Lesson #2: It’s truly fascinating to sit and watch a teacher get excited over the fact that her class of four and five year olds know and can recognise their initials. I believe the reason why she can get so animated stems from the fact that her expectations of those children are achievable. If the teacher’s benchmark was that her students were to write their names in cursive font, holding their pen correctly in their right hand with three fingers, she may not get so excited about mastery over initials.
How often in life do we fail to give people praise, recognition and encouragement because what they deliver is so far below what we expect? It may be your children, it may be your spouse, it may be your employees, your family, your friends or your team. When was the last time you looked at the expectations you have of people in your world and asked yourself; “Are my expectations fair and reasonable?” and “Why am I always under impressed with people in my world?”
Revelation #3: We will see greater progress and self-development when we tap into our feelings and label them differently.
Lesson #3: It’s funny how the little things in life can fascinate us. Whilst on kinder duty I found myself expressing probably a little too much excitement over buckets filled with a mixture of corn flour and water. The children called it “goop” – but I’m more inclined to call it a science experiment. You see, when you slide your fingers through it quickly it becomes runny, and when you slide your fingers through it slowly, it hardens up like wet cement. Anyway, NO, I didn’t have a deprived child hood, so I should just move on!
What caught my attention was the way that the teachers repeatedly asked the children; “What does it feel like?” as they ran their fingers in the ‘goop.’ As the teachers kept probing on this, the children tilted their heads, looked up at the ceiling and blinked faster than usual in an attempt to label their feelings.
Have you ever considered that there are so many more labels and descriptives applicable to our feelings that we dare to consider? You see, when we are upset, we generally say we are sad, when we are excited we may say that we are happy, when we are down we may refer to that as flat. Personally, I believe that our progress and development is limited when we continue to label our emotions with such generic touch and go phrases. For example, the next time you are “angry” why don’t you try and identify WHY you are angry. So are you feeling let down, resentful, bullied, envious, overlooked or insulted? Identifying our true emotions and feelings can heighten our self-awareness and mobilise us towards change.

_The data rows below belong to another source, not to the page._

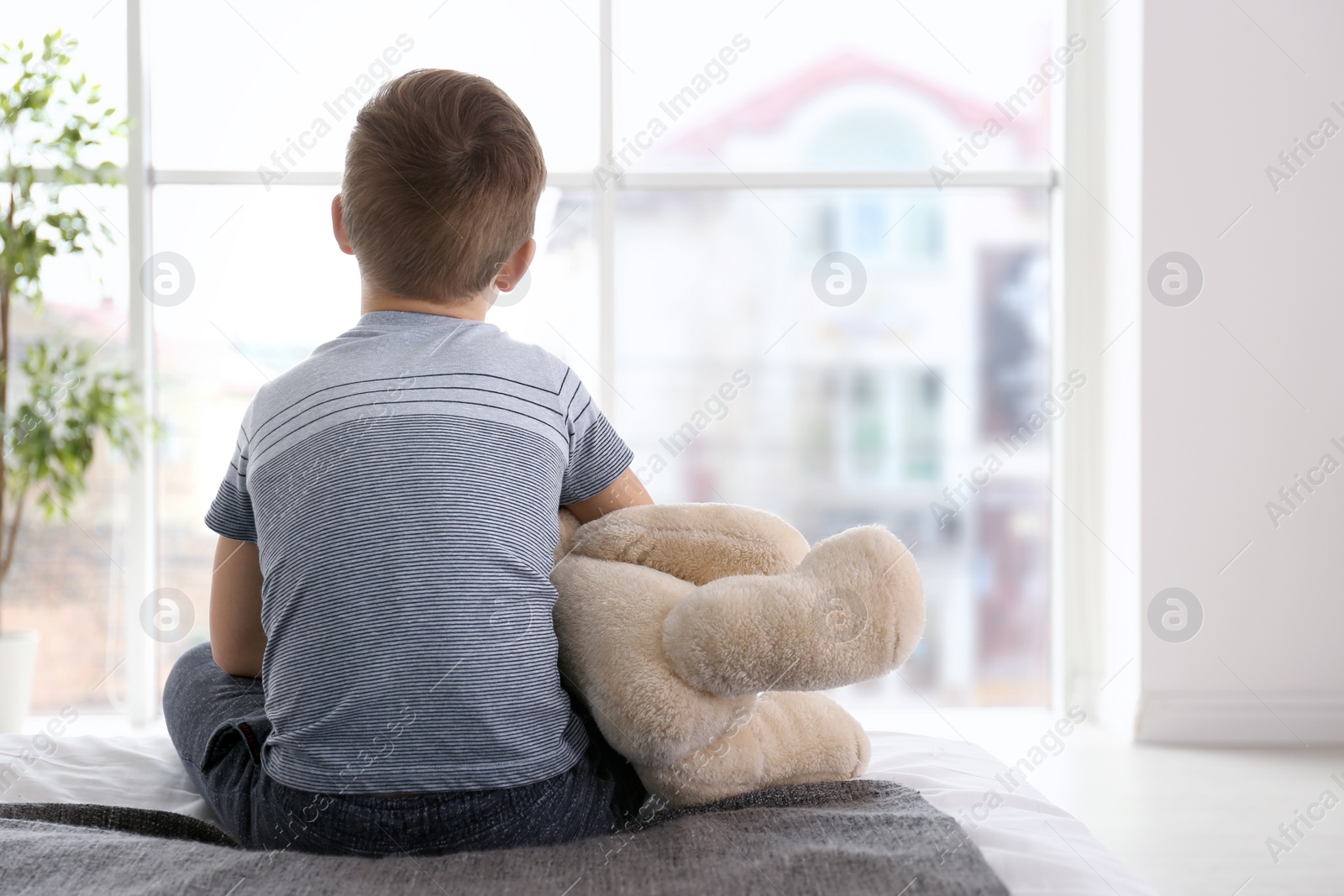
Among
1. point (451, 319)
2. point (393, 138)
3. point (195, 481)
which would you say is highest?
point (393, 138)

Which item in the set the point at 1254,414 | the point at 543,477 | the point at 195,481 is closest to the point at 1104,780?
the point at 1254,414

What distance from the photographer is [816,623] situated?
0.71m

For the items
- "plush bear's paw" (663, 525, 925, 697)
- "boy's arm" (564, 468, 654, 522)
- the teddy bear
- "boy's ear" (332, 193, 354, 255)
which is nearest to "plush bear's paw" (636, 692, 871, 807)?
the teddy bear

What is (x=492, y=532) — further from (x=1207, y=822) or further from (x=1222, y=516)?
(x=1222, y=516)

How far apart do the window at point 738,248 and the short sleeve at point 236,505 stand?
76.7 inches

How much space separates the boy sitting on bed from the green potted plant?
1.84 meters

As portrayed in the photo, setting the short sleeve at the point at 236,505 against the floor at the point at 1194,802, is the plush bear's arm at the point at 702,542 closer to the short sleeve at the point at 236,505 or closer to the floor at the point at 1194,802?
the short sleeve at the point at 236,505

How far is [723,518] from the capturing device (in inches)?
32.9

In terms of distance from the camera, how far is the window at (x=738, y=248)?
2.82 m

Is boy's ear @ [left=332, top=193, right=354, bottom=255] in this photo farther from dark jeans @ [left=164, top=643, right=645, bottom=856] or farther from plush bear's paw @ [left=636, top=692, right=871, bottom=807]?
plush bear's paw @ [left=636, top=692, right=871, bottom=807]

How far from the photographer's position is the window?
9.24 ft

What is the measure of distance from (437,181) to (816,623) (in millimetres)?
507

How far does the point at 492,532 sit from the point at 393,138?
365 mm

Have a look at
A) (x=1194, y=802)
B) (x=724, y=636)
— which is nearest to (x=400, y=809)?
(x=724, y=636)
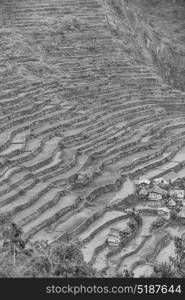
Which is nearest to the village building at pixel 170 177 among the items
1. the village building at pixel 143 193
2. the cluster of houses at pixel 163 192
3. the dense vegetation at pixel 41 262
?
the cluster of houses at pixel 163 192

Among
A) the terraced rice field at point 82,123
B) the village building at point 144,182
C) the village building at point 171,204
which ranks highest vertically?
the terraced rice field at point 82,123

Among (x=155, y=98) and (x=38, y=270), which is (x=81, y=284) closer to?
(x=38, y=270)

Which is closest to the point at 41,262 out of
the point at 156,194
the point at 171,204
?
the point at 171,204

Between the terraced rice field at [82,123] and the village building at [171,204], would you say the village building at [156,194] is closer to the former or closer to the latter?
the village building at [171,204]

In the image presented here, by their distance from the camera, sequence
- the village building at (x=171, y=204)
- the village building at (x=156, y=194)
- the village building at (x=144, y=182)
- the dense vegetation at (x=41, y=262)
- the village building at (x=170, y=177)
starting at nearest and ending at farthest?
1. the dense vegetation at (x=41, y=262)
2. the village building at (x=171, y=204)
3. the village building at (x=156, y=194)
4. the village building at (x=144, y=182)
5. the village building at (x=170, y=177)

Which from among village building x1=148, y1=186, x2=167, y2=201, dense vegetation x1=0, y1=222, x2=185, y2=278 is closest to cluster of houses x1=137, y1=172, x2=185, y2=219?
village building x1=148, y1=186, x2=167, y2=201
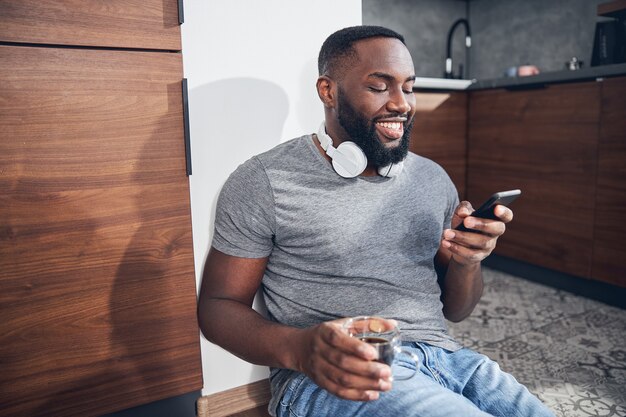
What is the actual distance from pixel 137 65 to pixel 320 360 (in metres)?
0.68

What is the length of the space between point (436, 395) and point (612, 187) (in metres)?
1.66

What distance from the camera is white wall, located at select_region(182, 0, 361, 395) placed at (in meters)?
1.09

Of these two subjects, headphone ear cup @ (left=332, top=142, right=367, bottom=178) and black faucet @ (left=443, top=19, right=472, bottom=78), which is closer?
headphone ear cup @ (left=332, top=142, right=367, bottom=178)

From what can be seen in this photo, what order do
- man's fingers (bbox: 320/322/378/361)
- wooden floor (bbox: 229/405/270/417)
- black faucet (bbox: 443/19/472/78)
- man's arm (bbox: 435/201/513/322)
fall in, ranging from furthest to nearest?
black faucet (bbox: 443/19/472/78) < wooden floor (bbox: 229/405/270/417) < man's arm (bbox: 435/201/513/322) < man's fingers (bbox: 320/322/378/361)

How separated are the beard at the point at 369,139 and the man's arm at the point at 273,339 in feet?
1.06

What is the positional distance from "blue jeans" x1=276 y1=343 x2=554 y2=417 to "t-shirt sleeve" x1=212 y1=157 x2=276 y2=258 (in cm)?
27

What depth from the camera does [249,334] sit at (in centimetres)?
89

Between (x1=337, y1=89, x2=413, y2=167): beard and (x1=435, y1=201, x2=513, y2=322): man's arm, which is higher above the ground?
(x1=337, y1=89, x2=413, y2=167): beard

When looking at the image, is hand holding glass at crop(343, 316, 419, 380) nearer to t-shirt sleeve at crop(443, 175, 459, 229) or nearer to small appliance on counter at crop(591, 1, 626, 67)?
t-shirt sleeve at crop(443, 175, 459, 229)

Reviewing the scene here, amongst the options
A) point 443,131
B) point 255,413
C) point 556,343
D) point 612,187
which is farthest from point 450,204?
point 443,131

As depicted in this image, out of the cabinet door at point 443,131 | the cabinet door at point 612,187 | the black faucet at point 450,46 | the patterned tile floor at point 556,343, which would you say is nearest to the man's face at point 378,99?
the patterned tile floor at point 556,343

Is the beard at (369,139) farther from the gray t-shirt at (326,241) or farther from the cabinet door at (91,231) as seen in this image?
the cabinet door at (91,231)

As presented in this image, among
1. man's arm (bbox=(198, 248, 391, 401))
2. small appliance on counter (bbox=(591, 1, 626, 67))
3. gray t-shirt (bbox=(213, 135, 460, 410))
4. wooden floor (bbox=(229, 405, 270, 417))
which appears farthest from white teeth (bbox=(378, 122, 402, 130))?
small appliance on counter (bbox=(591, 1, 626, 67))

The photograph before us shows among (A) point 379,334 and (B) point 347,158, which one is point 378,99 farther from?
(A) point 379,334
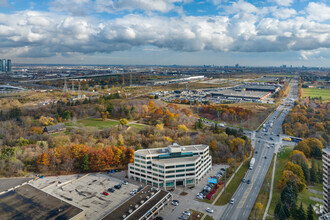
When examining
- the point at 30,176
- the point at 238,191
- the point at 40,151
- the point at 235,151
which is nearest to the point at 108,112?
the point at 40,151

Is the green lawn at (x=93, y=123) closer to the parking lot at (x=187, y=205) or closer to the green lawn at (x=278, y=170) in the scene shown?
the parking lot at (x=187, y=205)

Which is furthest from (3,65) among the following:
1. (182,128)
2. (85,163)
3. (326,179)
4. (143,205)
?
(326,179)

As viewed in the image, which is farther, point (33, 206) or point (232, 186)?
point (232, 186)

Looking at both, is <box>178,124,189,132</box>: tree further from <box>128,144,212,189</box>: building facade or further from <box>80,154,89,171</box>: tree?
<box>80,154,89,171</box>: tree

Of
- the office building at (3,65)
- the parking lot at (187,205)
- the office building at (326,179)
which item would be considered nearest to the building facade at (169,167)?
the parking lot at (187,205)

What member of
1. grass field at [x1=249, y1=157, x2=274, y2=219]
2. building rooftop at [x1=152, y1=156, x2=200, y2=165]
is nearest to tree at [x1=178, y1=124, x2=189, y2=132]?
building rooftop at [x1=152, y1=156, x2=200, y2=165]

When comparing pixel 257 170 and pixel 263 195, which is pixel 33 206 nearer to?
pixel 263 195

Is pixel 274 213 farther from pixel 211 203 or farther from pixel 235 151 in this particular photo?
pixel 235 151
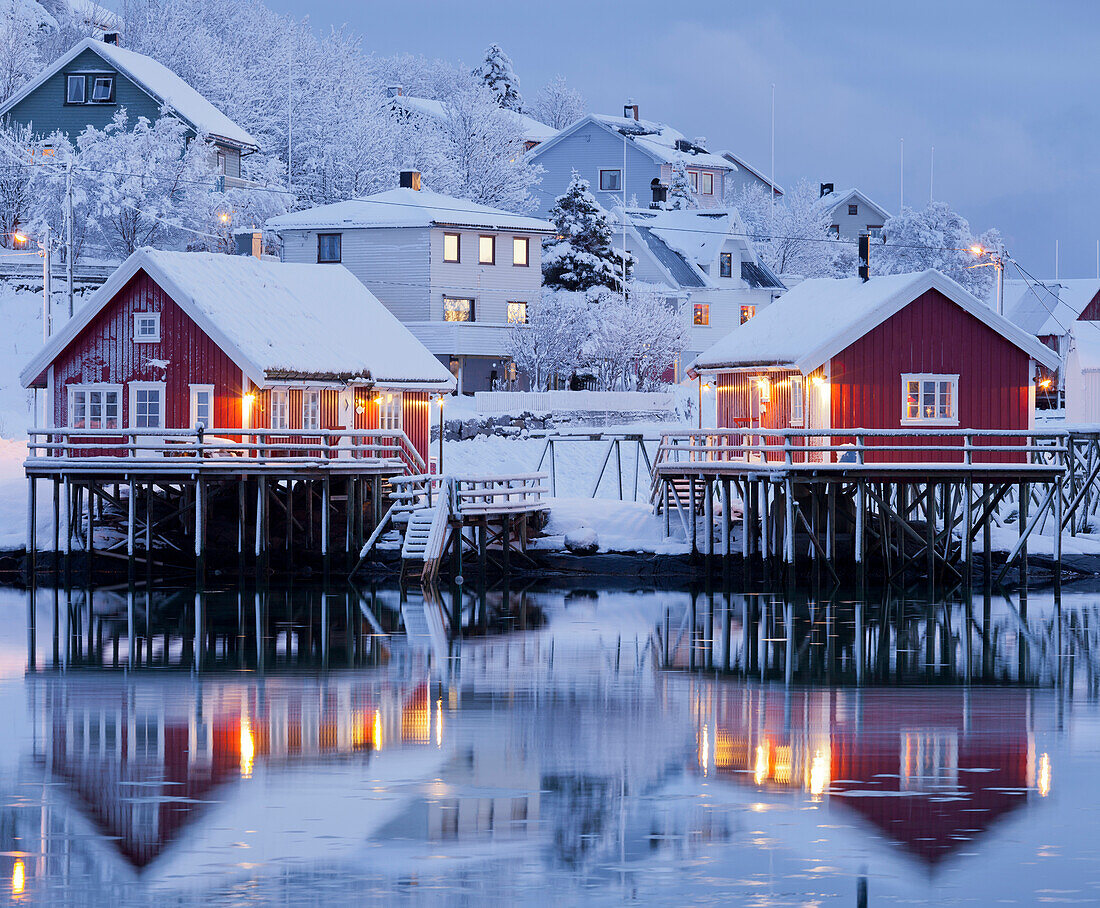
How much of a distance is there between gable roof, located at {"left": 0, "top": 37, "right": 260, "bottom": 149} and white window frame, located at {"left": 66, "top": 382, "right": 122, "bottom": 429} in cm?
3182

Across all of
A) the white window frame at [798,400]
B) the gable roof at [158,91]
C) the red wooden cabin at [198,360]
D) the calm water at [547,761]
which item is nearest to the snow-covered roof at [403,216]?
the gable roof at [158,91]

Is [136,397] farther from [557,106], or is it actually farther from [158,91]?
[557,106]

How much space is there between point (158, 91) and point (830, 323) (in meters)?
41.1

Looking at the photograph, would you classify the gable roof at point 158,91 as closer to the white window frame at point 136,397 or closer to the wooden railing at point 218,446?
the white window frame at point 136,397

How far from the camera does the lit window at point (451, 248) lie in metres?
63.9

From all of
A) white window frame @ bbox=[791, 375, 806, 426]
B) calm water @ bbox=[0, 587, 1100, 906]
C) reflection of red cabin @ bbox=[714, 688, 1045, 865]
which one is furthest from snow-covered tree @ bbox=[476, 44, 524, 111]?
reflection of red cabin @ bbox=[714, 688, 1045, 865]

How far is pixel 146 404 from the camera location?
39375 millimetres

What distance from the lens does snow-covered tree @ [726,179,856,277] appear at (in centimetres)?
9850

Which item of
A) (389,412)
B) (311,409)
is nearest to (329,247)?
(389,412)

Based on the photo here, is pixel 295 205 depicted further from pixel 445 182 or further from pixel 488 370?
pixel 488 370

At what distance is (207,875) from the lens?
13.1 m

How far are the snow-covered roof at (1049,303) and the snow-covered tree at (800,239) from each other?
413 inches

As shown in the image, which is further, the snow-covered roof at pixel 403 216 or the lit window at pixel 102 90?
the lit window at pixel 102 90

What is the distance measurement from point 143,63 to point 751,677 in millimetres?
57636
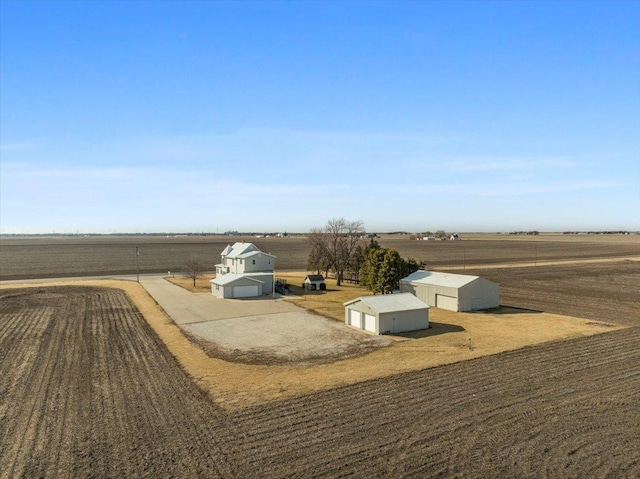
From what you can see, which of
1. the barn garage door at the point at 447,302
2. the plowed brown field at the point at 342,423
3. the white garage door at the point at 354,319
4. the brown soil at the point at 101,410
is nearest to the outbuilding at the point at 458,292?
the barn garage door at the point at 447,302

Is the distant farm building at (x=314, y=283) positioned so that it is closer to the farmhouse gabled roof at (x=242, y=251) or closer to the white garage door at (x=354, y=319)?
the farmhouse gabled roof at (x=242, y=251)

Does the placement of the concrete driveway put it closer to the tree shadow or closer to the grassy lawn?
the tree shadow

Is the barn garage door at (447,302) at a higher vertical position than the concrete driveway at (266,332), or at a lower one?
higher

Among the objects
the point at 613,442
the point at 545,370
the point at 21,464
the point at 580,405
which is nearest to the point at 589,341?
the point at 545,370

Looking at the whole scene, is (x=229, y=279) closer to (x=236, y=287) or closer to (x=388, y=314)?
(x=236, y=287)

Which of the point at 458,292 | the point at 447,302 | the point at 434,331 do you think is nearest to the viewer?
the point at 434,331

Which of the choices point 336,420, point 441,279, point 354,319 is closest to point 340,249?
point 441,279

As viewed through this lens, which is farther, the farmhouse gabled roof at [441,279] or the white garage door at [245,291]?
the white garage door at [245,291]
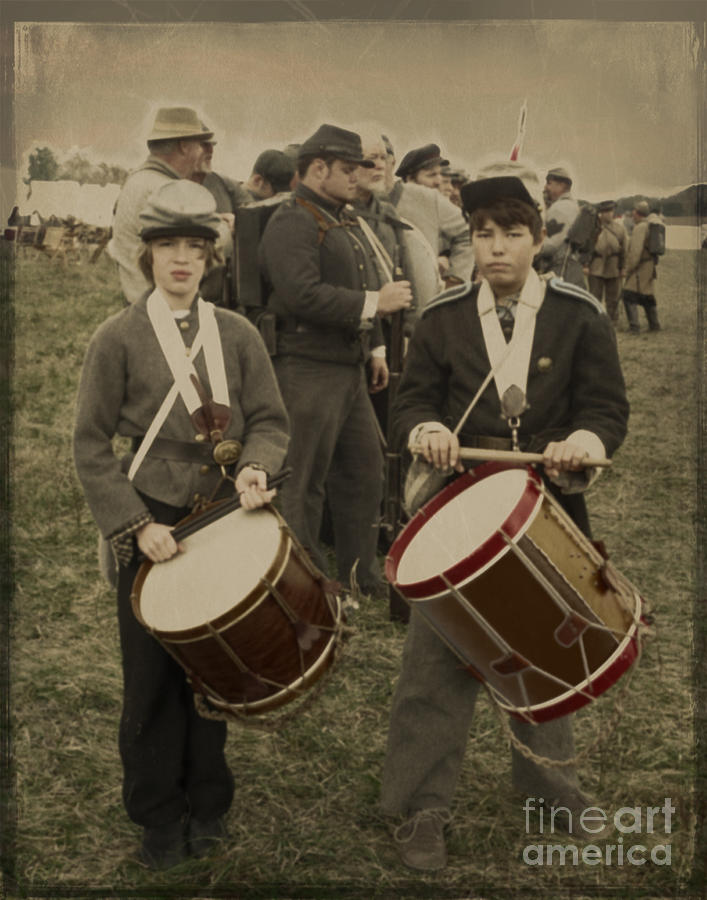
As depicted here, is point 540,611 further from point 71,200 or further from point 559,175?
point 71,200

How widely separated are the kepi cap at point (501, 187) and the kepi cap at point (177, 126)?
97 cm

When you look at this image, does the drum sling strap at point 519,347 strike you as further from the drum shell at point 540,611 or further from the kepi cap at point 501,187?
the drum shell at point 540,611

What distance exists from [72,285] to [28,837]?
2017 mm

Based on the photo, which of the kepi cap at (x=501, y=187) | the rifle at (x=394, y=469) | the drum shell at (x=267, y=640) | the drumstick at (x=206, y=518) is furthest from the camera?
the rifle at (x=394, y=469)

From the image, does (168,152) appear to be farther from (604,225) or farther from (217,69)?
(604,225)

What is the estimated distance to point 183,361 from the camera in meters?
3.96

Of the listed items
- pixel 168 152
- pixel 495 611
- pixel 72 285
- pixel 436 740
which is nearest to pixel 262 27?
pixel 168 152

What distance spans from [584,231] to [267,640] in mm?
1862

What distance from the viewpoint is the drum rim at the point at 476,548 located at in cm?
355

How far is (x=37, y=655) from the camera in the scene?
450 centimetres

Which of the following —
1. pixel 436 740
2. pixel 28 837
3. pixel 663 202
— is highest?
pixel 663 202

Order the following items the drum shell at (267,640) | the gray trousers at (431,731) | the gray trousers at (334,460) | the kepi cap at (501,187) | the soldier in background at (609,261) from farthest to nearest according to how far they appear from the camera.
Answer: the gray trousers at (334,460)
the soldier in background at (609,261)
the gray trousers at (431,731)
the kepi cap at (501,187)
the drum shell at (267,640)

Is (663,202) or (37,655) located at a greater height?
(663,202)

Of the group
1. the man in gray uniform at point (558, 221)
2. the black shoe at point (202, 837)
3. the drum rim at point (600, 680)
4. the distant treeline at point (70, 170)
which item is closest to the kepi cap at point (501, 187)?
the man in gray uniform at point (558, 221)
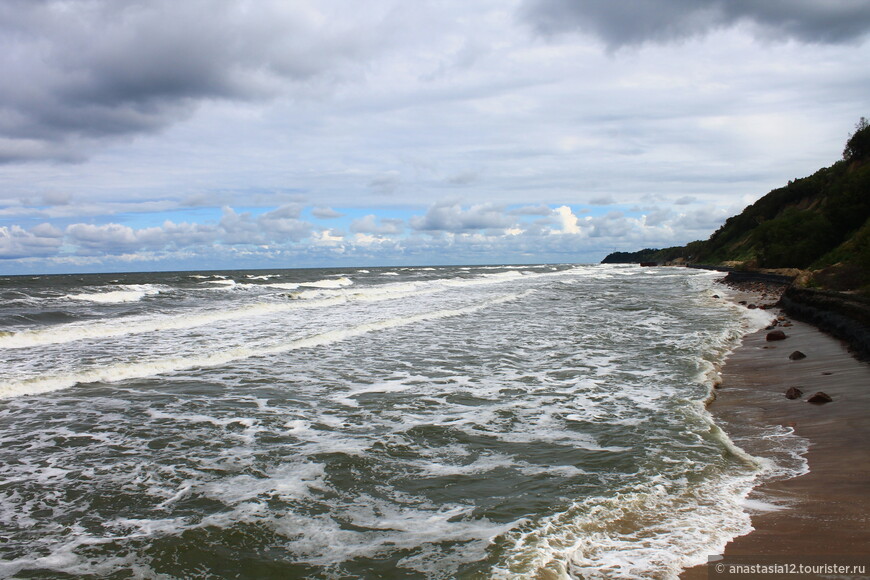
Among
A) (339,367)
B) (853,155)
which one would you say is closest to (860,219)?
(853,155)

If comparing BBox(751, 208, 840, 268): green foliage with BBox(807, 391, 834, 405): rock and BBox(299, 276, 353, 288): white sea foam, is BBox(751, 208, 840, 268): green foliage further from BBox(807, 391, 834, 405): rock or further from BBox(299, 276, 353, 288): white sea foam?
BBox(807, 391, 834, 405): rock

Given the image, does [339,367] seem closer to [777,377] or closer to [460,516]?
[460,516]

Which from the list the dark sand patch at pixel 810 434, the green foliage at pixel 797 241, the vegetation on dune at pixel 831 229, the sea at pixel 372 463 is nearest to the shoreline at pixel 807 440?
the dark sand patch at pixel 810 434

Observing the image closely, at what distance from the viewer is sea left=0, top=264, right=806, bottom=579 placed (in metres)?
4.73

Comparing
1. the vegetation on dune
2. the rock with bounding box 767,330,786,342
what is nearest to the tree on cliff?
the vegetation on dune

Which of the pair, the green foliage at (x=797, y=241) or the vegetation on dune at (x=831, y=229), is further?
the green foliage at (x=797, y=241)

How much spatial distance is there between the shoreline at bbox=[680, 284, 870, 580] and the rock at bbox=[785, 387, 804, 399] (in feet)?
0.28

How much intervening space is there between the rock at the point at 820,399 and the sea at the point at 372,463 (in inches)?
60.6

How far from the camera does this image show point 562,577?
14.0 ft

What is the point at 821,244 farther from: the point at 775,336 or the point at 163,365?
the point at 163,365

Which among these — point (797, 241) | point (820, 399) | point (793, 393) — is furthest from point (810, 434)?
point (797, 241)

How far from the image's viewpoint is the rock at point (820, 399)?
29.8 feet

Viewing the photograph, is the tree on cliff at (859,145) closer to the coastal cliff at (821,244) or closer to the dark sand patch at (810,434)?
the coastal cliff at (821,244)

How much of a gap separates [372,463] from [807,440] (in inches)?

Revelation #4: We must own the mess we sometimes create, and get a can-do attitude towards recovery.
Lesson #4: Whilst most of the children sat on the mat by the teacher’s feet at kinder this morning, a group of three busily fussed about trying to clean their art and craft corner. On realising that these little ones were holding up the rest of the children, I went over to offer some assistance until I was called back by the teacher who said; “It’s OK Suzie, they made the mess, they will clean it.”
What a tremendous life skill to be taught, that when we make a mess – which sometimes we do – with our decisions, words or behaviours, it remains our responsibility to clean it up. I consider the number of times in my life where I have created a ‘mess’ and called on God to fix it. Although He can, and He often does, I must remember, it’s my mess.
Some of my ministry and learning and development work aims to provide people with the tools and strategies to be able to develop a can-do attitude and the practical skills required for repairing the mess, and moving towards greatness. Sometimes the mess is huge, other times it’s just a few bits and pieces that litter a small area of our life. Whatever the mess, we can take steps towards cleaning it up – if we start today.
Who would have thought kinder duty would be so life changing!